__VORLIEGENDER TEXT__
----
Was kommt noch für Bahnkunden?

Das künftige 49-Euro-Ticket für Busse und Bahnen im ganz Deutschland soll ohne Aufpreis in die Bahncard 100 integriert werden, so dass sie in allen Städten auch für den Nahverkehr genutzt werden kann. Das zielt auf echte Vielfahrer, die eine solche Jahres-Flatrate-Karte für alle Züge haben. Kostenpunkt in der zweiten Klasse: 4339 Euro. Das Ampel-Papier hebt auch einen weiteren Ausbau des Nahverkehrsangebots «insbesondere in suburbanen und ländlichen Räumen» hervor. Zusagen zu höheren regulären Zahlungen aus Berlin dafür gibt es vorerst nicht.

Was soll bei den Autobahnen passieren?

Nach hartem Gezerre zwischen Grünen und FDP ist nun auch mehr Tempo bei bestimmten Autobahnvorhaben vereinbart. Laut Beschluss geht es aber um «eine eng begrenzte Zahl von besonders wichtigen Projekten und Teilprojekten zur Engpassbeseitigung» – konkret gibt es eine Liste mit 144 Projekten aus dem Bundesverkehrswegeplan. Angestrebter Effekt: weniger Staus. Zugleich sollen entlang der Bundesfernstraßen mehr Windkraft- und Solaranlagen entstehen. «Es soll kein Kilometer Autobahn mehr geplant werden, ohne die Möglichkeiten der Erzeugung erneuerbarer Energien auszuschöpfen», heißt es im Ampel-Papier.

Was ist noch für Autofahrer vorgesehen?
----
__DATENZEILEN__
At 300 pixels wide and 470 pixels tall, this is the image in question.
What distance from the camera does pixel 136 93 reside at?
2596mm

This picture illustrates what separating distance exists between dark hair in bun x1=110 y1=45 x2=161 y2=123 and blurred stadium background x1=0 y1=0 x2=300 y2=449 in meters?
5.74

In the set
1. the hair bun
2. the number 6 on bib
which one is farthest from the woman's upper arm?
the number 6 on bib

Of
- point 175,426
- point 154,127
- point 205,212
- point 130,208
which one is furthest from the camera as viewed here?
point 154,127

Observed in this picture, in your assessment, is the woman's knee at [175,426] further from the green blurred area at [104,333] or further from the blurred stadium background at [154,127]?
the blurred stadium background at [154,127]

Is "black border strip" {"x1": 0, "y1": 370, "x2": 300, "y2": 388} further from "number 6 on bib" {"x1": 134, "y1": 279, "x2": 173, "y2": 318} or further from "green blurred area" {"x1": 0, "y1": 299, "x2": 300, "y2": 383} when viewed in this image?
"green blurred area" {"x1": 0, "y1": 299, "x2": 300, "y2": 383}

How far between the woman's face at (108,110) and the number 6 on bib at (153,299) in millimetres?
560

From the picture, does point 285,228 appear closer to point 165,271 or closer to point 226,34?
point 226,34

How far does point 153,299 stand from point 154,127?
----
__KURZE AUFGABE A__
Geben Sie den Abschnitt des Textes zu den Verkehrsplänen, der mit den Worten „Was kommt noch“ beginnt und mit „den Autobahnen passieren?“ endet, erneut wieder und tauschen Sie dabei „Bahncard 100“ gegen „Jahreskarte“ aus.
__KURZE AUFGABE B__
Fassen Sie den Text zu den Verkehrsplänen in zwei Sätzen zusammen.
Stützen Sie sich ausschließlich auf den Text.

__AUSGEARBEITETE ANTWORT A__
Was kommt noch für Bahnkunden?

Das künftige 49-Euro-Ticket für Busse und Bahnen im ganz Deutschland soll ohne Aufpreis in die Jahreskarte integriert werden, so dass sie in allen Städten auch für den Nahverkehr genutzt werden kann. Das zielt auf echte Vielfahrer, die eine solche Jahres-Flatrate-Karte für alle Züge haben. Kostenpunkt in der zweiten Klasse: 4339 Euro. Das Ampel-Papier hebt auch einen weiteren Ausbau des Nahverkehrsangebots «insbesondere in suburbanen und ländlichen Räumen» hervor. Zusagen zu höheren regulären Zahlungen aus Berlin dafür gibt es vorerst nicht.

Was soll bei den Autobahnen passieren?

__AUSGEARBEITETE ANTWORT B__
Das künftige 49-Euro-Ticket soll ohne Aufpreis in die Bahncard 100 integriert werden, und das Ampel-Papier hebt einen weiteren Ausbau des Nahverkehrs vor allem in suburbanen und ländlichen Räumen hervor, wofür es vorerst keine Zusagen zu höheren regulären Zahlungen aus Berlin gibt. Für eine Liste von 144 Projekten zur Engpassbeseitigung aus dem Bundesverkehrswegeplan ist mehr Tempo vereinbart, um Staus zu verringern, und entlang der Bundesfernstraßen sollen zugleich mehr Windkraft- und Solaranlagen entstehen.